Pick up a good compiler book. One of the classic tests for optimizers is to produce the exact same results as the unoptimized code. C does not meet that standard. It did in the past.

[rbarreira]

Sorry you feel that way. I simply have my opinion, developed over several years of compiler development.

Objection, facts not in evidence. Please show us which conforming C compiler you actually developed? Or any other compiler that was used by anyone except yourself, your students or coworkers.

Didn't write a C compiler. Did work on a FORTRAN compiler for a long time that was used in production on TI supercomputers. Did work on a basic compiler (not interpreter) that was used in production for several years both within academic labs and outside. I also wrote a (puke) Pascal compiler that was used for students to write assignments in for many years. Was not available on the machine we were using (A Xerox box) at the time.

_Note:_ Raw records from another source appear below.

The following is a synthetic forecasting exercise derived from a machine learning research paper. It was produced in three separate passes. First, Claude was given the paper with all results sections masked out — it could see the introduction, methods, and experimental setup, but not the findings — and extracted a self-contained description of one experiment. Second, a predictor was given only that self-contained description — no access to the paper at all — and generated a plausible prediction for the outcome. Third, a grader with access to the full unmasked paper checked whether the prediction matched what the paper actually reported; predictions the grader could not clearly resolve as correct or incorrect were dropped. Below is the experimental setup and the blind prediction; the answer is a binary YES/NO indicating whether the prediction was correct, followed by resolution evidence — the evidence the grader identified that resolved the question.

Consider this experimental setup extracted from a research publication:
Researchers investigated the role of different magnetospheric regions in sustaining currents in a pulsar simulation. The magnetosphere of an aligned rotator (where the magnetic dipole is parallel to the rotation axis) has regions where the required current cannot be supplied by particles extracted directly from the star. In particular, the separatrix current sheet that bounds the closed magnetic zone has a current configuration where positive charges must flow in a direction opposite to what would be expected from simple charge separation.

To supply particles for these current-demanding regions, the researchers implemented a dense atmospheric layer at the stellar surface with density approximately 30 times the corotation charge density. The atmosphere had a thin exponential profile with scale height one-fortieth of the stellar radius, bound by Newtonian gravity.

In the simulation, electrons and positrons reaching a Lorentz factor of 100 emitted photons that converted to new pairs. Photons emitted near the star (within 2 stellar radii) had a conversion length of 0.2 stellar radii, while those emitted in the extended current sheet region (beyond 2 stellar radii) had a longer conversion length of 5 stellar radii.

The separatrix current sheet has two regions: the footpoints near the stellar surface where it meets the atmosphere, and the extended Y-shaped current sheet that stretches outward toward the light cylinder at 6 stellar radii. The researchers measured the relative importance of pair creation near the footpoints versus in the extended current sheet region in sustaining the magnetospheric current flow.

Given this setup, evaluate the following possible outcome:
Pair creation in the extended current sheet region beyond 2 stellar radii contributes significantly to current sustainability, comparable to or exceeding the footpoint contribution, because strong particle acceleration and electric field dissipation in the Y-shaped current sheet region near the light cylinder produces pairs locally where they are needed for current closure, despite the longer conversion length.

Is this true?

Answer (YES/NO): YES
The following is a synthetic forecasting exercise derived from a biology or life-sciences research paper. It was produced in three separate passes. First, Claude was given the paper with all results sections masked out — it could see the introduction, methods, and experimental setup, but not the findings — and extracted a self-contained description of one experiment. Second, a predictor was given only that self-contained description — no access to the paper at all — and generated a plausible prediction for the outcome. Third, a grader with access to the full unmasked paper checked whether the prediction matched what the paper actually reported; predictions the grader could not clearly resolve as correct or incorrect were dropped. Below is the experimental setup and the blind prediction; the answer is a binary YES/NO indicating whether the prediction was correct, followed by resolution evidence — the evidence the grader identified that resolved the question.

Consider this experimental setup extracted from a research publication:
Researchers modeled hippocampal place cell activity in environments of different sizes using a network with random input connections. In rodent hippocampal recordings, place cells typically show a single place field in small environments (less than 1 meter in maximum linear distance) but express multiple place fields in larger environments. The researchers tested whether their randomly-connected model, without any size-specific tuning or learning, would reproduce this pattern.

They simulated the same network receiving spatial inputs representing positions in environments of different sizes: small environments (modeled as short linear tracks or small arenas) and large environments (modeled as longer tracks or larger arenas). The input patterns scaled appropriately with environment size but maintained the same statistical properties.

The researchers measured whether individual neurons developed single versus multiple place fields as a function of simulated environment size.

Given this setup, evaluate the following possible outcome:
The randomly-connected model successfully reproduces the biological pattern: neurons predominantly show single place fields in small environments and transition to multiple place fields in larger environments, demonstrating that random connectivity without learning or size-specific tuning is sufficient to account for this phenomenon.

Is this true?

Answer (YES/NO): YES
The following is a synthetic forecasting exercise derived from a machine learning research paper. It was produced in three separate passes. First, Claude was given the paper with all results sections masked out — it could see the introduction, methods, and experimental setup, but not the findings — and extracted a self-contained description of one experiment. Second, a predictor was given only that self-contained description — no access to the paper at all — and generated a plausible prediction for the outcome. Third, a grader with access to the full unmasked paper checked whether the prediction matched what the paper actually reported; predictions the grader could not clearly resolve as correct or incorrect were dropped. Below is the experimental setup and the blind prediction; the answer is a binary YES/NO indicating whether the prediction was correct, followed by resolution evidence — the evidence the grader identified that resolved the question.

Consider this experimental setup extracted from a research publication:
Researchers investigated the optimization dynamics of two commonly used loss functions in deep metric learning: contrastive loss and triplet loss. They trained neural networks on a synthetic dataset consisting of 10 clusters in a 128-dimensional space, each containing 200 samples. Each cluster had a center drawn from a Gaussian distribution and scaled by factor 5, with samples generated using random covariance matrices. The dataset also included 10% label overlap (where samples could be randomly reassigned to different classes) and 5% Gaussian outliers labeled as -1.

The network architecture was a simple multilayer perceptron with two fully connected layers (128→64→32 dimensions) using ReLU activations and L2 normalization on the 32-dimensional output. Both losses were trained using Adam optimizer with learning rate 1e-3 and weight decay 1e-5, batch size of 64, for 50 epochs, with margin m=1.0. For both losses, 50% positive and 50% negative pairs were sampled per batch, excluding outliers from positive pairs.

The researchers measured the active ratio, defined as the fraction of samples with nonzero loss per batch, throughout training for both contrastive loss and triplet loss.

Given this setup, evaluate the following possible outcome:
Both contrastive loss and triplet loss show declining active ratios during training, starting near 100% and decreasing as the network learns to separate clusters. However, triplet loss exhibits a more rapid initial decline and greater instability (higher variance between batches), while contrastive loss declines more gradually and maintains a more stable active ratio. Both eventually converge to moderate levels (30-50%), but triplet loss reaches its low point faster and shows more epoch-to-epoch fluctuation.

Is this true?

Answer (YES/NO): NO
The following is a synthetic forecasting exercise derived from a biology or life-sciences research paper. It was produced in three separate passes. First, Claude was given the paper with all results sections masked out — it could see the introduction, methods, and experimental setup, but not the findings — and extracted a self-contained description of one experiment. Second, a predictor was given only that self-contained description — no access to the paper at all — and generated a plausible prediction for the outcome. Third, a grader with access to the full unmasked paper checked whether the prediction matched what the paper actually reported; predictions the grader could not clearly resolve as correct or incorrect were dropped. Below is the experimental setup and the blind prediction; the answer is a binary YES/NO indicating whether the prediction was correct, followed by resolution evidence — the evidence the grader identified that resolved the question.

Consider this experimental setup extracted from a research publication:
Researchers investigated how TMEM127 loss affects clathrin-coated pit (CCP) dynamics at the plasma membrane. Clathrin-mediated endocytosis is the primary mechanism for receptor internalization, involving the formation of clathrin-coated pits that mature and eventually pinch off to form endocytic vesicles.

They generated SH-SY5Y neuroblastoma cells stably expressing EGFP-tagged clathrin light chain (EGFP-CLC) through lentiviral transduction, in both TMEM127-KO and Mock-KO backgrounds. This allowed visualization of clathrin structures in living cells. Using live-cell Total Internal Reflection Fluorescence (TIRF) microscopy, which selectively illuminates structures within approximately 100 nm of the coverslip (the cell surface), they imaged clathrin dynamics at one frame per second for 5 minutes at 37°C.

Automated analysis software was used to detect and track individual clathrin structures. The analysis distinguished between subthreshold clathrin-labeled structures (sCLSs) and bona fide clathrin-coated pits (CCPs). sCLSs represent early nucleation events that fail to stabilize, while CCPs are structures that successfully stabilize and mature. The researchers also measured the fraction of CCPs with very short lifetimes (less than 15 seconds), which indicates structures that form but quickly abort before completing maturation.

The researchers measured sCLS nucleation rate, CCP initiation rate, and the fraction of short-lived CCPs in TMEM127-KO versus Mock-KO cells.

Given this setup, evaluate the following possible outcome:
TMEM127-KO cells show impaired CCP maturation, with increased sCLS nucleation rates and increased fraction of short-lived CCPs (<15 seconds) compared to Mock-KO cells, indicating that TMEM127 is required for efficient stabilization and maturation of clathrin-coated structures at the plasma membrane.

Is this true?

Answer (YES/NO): NO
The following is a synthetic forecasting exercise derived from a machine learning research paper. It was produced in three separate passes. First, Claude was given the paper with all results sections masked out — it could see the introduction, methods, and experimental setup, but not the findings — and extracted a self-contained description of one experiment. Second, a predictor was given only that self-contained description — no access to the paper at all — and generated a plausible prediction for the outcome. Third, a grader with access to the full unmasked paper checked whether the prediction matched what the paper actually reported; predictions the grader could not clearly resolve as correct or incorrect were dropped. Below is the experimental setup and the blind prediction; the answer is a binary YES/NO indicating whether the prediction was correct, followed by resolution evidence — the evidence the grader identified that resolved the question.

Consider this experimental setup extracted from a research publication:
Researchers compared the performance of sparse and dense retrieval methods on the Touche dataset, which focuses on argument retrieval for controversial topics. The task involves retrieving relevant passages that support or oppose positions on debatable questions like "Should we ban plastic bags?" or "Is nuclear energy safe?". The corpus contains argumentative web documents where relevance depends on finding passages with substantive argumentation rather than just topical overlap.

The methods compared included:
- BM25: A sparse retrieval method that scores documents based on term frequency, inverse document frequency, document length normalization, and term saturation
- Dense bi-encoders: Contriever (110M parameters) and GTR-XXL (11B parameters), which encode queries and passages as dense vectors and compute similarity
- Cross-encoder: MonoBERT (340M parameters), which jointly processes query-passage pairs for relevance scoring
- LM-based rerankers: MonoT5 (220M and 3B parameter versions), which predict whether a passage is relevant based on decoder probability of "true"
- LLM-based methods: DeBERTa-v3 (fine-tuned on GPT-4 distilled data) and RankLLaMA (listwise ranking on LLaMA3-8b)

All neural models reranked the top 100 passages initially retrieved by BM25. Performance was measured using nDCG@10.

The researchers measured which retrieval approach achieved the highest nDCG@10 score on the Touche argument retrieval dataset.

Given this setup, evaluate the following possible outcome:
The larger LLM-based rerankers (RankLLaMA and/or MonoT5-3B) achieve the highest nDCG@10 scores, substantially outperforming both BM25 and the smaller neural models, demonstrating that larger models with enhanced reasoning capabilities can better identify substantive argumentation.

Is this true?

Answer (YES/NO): NO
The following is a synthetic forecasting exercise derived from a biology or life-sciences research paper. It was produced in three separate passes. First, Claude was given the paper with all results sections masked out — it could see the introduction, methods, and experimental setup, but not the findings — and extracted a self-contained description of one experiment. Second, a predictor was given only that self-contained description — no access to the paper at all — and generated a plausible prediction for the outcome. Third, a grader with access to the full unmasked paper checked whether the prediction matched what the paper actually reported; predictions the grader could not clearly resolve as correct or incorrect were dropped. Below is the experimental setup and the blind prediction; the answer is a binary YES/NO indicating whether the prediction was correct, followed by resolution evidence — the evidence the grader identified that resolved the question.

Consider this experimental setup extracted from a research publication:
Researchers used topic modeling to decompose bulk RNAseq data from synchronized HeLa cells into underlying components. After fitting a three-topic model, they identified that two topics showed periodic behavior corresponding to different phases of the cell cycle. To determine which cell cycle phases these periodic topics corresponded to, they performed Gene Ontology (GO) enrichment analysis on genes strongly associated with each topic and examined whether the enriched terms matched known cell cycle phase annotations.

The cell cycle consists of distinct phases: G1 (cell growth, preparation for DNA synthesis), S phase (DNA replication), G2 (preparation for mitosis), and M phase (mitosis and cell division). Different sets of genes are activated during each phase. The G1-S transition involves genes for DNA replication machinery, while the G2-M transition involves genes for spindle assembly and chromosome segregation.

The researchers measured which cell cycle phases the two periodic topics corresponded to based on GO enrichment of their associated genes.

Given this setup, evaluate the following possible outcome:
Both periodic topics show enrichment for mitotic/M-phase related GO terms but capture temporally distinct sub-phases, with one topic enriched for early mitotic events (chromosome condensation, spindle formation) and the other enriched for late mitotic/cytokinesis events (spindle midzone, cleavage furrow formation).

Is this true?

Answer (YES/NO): NO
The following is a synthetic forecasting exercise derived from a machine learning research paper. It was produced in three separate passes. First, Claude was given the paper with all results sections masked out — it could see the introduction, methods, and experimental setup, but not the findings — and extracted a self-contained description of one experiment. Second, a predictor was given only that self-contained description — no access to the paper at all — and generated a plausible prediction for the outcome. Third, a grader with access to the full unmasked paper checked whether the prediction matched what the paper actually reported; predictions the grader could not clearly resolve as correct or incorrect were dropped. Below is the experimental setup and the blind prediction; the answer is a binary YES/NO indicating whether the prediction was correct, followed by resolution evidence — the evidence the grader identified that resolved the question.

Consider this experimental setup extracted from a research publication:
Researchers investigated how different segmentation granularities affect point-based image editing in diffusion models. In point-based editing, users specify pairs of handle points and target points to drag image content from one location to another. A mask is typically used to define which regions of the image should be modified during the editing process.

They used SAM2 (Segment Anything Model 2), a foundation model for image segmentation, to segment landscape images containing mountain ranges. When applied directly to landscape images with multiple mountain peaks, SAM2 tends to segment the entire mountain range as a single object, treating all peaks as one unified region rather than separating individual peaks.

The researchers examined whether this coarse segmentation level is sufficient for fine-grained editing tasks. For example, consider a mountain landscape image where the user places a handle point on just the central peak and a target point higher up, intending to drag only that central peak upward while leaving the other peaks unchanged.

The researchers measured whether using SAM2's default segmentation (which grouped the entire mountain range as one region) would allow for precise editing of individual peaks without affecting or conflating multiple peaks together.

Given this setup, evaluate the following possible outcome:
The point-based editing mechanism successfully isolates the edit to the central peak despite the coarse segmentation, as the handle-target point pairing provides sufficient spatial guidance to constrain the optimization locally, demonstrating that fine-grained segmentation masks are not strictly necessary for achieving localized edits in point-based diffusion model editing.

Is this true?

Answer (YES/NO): NO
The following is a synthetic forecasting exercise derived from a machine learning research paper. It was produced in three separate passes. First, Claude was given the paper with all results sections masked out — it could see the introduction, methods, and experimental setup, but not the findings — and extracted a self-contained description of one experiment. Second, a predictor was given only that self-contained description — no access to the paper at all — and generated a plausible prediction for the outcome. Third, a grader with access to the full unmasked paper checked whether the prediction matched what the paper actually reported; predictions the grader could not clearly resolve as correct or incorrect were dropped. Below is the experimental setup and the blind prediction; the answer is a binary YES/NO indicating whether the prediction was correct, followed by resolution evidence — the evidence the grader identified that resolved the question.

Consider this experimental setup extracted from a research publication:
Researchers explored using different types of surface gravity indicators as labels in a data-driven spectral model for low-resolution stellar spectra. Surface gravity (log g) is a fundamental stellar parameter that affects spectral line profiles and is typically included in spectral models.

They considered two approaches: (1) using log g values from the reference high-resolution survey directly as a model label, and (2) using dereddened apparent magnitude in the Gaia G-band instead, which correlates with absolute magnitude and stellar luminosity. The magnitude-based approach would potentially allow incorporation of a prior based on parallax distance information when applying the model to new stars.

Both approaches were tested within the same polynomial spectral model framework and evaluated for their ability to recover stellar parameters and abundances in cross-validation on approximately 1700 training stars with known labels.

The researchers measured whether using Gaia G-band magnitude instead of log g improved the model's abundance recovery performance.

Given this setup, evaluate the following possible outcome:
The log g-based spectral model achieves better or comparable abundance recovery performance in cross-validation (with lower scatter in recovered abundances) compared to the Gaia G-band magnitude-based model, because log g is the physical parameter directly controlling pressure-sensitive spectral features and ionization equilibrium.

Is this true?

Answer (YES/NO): YES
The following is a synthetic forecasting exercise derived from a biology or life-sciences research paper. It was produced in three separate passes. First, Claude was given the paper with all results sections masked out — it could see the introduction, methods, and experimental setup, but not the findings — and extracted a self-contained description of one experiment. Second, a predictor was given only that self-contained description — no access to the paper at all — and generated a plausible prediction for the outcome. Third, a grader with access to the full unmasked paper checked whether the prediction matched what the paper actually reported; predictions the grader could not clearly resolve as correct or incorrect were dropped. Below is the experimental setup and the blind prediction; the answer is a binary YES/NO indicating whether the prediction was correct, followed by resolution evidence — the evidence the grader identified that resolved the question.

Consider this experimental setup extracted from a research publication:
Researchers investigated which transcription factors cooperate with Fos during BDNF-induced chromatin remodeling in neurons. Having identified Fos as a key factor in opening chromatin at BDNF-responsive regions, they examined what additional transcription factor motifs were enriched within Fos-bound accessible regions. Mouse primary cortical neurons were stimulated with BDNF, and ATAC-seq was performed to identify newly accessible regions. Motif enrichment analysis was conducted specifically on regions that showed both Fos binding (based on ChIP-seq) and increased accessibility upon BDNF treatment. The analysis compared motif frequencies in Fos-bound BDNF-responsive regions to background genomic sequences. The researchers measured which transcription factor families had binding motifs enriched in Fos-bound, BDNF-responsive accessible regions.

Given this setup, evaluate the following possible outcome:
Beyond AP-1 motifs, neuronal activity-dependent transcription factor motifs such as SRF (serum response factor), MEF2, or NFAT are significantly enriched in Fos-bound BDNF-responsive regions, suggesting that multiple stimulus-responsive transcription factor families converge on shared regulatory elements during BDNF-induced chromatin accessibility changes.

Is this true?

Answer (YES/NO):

That enough?

Pick up a good compiler book. One of the classic tests for optimizers is to produce the exact same results as the unoptimized code. C does not meet that standard. It did in the past.

When exactly did C meet that standard? Give me a compiler that has a working optimizer and I can easily make programs that give different results based on the optimization level.

[bob]

What I am asking of the compiler is "get out of the way and let the hardware do what it will do." Don't try to make assumptions.

That is not a reasonable request of you, because not only is there different hardware out there but even on x86 there are many different ways to calculate "x * 2":

- the compiler can use imul
- the compiler can use add
- the compiler can use shl
- the compiler can use lea
- the compiler could conceivably use SIMD (SSE) instructions, if it's multiplying several values in a loop.

Why do you assume only one of those is a valid response by the compiler?

If you notice * and / in same expression, imul with one operand is a natural choice. "do the right thing." My students do this on class assignments without having to be told, because they want to make sure that my input won't break their code. multiplying two numbers > 65535 is problematic, unless you then divide by something.

So, "do the right thing" as opposed to "do something." I mean, for an int multiply, it COULD use the floating point processor. Should it?

[rbarreira]

What I am asking of the compiler is "get out of the way and let the hardware do what it will do." Don't try to make assumptions.

That is not a reasonable request of you, because not only is there different hardware out there but even on x86 there are many different ways to calculate "x * 2":

- the compiler can use imul
- the compiler can use add
- the compiler can use shl
- the compiler can use lea
- the compiler could conceivably use SIMD (SSE) instructions, if it's multiplying several values in a loop.

Why do you assume only one of those is a valid response by the compiler?

If you notice * and / in same expression, imul with one operand is a natural choice. "do the right thing." My students do this on class assignments without having to be told, because they want to make sure that my input won't break their code. multiplying two numbers > 65535 is problematic, unless you then divide by something.

So, "do the right thing" as opposed to "do something." I mean, for an int multiply, it COULD use the floating point processor. Should it?

So you're asking compilers to detect the presence of divisions in an expression, and use a different instruction for multiplication if that is the case?

I should stop arguing with you but this is starting to become hilarious, so I probably won't.

[AlvaroBegue]

So you think mapping `x * 2 / 2' to `x' is a valid optimization, but mapping it to `(x + x) / 2' or `(x * 2) >> 1' (with the appropriate shift that propagates the sign bit) is not. Is that what you are saying? Also, do you think it's OK for the compiler to give you different results if you store `x * 2' in a local variable and then divide that one by 2?

I really think by now you don't know what you want anymore, and there is a slight chance you might end up seeing the point of leaving things undefined and letting the compiler give you different answers for different levels of optimization, given that your program invokes undefined behavior. But I am not keeping my hopes up.